What you have to do:
Copy out the rows below, swapping each occurrence of "tractor" for "vehicle" and leaving every other word as it is.

Supplied information:
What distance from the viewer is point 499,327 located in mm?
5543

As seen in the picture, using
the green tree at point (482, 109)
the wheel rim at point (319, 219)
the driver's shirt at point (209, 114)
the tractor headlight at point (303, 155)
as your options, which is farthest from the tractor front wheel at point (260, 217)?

Answer to this problem:
What distance from the viewer is point 499,327 located in mm?
5543

As seen in the picture, using
the green tree at point (482, 109)
the wheel rim at point (319, 219)
the driver's shirt at point (209, 114)
the vehicle headlight at point (303, 155)
as your options, which is farthest from the vehicle front wheel at point (260, 217)?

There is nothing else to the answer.